By the time Metro decided to schedule the 405 freeway shutdown for this weekend, the Herbalife Triathlon Los Angeles was already on the calendar for Sunday, Sept. 30. So while the nation's busiest freeway segment is closed, 2,500 competitors from 28 states and 12 countries will swim in the ocean off Venice, bike across Venice Boulevard just south of the shutdown zone and sprint to the finish line downtown. So much for the warnings by local officials to stay off the streets at all costs.
The Dodgers will also be playing with the playoffs on the line, Placido Domingo will be singing at the Los Angeles Opera, the Hollywood Bowl will present the Go-Gos and Willco, the West Hollywood Book Fair will take place, and there will be special events at many local museums. Clearly, a lot of people will be driving.
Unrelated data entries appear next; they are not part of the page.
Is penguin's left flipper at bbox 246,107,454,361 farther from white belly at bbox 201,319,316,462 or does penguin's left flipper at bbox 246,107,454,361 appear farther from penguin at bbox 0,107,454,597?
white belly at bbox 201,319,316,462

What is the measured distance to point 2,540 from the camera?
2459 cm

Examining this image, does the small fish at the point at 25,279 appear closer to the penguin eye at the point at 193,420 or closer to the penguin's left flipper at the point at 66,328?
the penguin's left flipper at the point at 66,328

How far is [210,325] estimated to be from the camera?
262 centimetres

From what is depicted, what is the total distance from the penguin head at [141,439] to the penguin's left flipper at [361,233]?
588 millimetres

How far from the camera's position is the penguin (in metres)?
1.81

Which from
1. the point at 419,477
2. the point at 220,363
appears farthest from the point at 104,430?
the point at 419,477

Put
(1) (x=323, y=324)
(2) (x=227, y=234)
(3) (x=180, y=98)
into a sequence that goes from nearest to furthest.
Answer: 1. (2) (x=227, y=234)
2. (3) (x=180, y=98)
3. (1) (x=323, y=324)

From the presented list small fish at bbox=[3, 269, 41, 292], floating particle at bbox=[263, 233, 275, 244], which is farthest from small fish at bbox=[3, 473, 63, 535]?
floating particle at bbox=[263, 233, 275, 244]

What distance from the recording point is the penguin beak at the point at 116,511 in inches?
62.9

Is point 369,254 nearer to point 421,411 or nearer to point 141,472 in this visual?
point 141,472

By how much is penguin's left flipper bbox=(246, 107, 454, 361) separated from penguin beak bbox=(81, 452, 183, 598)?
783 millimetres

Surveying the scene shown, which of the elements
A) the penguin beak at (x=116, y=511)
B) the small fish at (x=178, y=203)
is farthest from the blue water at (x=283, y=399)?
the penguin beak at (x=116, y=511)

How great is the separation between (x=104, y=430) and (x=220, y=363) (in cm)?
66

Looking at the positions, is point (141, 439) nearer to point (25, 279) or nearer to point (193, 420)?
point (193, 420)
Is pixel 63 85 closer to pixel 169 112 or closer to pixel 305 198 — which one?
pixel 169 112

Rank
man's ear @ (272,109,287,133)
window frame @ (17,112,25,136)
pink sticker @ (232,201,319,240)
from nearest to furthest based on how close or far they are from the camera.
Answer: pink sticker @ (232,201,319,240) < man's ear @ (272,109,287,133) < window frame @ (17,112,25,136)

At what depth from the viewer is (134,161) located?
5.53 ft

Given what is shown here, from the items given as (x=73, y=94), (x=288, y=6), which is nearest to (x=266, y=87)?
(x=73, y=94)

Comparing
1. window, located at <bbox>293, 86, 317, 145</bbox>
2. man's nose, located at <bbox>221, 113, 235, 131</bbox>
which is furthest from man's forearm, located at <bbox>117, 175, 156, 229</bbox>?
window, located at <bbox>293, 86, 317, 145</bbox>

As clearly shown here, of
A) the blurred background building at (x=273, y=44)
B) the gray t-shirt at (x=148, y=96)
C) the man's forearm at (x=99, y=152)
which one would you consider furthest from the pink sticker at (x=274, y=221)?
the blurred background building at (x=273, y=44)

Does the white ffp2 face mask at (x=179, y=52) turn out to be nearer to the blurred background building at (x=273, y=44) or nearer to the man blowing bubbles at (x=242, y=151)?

"We had settled on this date 11 months ago,” says Jan Fambro, who does media relations for the triathlon. "It had gone through the city, the county, the whole approval process. We had looked at other events happening in L.A. and checked with sponsors." More at ZevWeb:
Of all the diversions that have been forced to belatedly incorporate Carmageddon II into their planning, the triathlon has had the most ironic set of challenges. While the rest of Southern California is being urged to stay home and steer clear of the roads on Sunday, the thousands of triathletes and their fans will be out in full force on the pavement, crisscrossing Los Angeles from the shore to Staples Center, first in the water, then on bicycles and finally on foot via a 6-mile loop Downtown.
On top of that, the bike course will be shutting down sections of surface streets for part of the morning, closing Venice Boulevard from the beach to the 10, Fairfax Boulevard from the 10 to Olympic Boulevard and Olympic to Staples Center. All streets should be open by noon.
“The reality is, it mainly affects those people who are coming from the San Fernando Valley and parts further west,” she says. Participants making that trek are being advised to allow extra time and to use Pacific Coast Highway as an alternate route down to Venice before the starting gun is fired for the first wave of triathletes at 7:15 am.